PROVIDED ENTRIES:
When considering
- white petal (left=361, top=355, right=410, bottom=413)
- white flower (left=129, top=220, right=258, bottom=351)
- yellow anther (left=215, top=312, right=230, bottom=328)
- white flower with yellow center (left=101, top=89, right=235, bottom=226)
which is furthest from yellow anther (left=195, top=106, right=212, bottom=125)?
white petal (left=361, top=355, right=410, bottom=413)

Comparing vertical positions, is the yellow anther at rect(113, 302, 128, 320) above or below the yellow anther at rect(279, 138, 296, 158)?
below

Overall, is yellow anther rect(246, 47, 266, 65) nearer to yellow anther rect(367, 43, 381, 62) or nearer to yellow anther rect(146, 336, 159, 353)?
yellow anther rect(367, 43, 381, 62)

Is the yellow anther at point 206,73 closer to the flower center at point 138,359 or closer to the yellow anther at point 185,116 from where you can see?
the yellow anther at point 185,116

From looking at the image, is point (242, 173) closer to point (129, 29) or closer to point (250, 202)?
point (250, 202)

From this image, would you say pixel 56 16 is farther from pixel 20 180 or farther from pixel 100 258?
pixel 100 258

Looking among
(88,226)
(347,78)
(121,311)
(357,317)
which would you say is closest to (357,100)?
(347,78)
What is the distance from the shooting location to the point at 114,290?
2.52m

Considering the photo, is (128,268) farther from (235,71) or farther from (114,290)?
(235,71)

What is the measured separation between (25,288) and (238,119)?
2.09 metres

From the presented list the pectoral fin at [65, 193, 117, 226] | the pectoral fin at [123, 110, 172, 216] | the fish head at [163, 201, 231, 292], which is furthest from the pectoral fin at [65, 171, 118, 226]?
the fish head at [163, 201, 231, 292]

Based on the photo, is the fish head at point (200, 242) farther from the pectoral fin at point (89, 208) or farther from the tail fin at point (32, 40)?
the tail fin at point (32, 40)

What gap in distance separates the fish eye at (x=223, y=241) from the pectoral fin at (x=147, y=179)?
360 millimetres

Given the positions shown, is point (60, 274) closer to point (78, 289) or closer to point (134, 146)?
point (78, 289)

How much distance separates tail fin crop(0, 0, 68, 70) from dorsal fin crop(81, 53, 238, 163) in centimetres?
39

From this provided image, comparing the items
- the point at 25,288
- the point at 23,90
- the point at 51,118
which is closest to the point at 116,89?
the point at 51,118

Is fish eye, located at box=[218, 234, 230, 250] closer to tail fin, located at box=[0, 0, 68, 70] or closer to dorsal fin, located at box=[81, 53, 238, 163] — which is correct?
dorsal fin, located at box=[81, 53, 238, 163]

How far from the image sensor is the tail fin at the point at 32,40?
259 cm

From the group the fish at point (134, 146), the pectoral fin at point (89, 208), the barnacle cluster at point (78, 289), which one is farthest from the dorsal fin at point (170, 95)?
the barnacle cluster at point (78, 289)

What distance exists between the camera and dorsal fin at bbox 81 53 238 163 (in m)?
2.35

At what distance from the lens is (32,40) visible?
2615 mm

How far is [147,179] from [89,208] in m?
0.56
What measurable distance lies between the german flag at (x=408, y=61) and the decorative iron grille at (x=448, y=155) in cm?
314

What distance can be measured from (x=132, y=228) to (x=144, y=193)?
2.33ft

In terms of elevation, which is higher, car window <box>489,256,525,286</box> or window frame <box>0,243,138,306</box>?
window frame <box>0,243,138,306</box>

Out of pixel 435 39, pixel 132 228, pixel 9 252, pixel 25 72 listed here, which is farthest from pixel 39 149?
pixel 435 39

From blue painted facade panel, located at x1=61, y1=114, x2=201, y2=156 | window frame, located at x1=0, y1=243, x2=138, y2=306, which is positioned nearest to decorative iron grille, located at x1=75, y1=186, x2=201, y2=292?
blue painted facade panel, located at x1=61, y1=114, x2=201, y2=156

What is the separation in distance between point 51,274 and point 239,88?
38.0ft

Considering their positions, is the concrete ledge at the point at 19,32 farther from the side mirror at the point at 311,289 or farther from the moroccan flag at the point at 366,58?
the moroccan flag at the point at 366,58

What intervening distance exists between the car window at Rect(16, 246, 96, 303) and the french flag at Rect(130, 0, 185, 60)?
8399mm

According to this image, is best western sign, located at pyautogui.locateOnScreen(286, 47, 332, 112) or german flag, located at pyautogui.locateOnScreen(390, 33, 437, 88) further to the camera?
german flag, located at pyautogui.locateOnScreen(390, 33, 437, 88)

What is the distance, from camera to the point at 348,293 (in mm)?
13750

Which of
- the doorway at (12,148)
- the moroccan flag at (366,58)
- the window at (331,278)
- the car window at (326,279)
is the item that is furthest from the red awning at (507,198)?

GIVEN REQUEST:
Rewrite everything from the line containing "What is the distance from" down to the line containing "360 millimetres", with "pectoral fin" changed to "pelvic fin" and nothing else altered. Return only those lines.

TASK OUTPUT:
What is the distance from the shooting location to the point at 114,290?
2.52m

Considering the photo, is (128,268) farther from (235,71) or farther from (114,290)?
(235,71)

What is the measured separation between (25,288) and (238,119)?
2.09 metres

From the presented list the pelvic fin at [65, 193, 117, 226] | the pelvic fin at [123, 110, 172, 216] | the fish head at [163, 201, 231, 292], which is furthest from the pelvic fin at [65, 171, 118, 226]?
the fish head at [163, 201, 231, 292]

Based on the photo, is the fish head at point (200, 242) farther from the pelvic fin at point (89, 208) or farther from the tail fin at point (32, 40)?
the tail fin at point (32, 40)

What gap in distance separates the fish eye at (x=223, y=241) from the pelvic fin at (x=147, y=179)?
360 millimetres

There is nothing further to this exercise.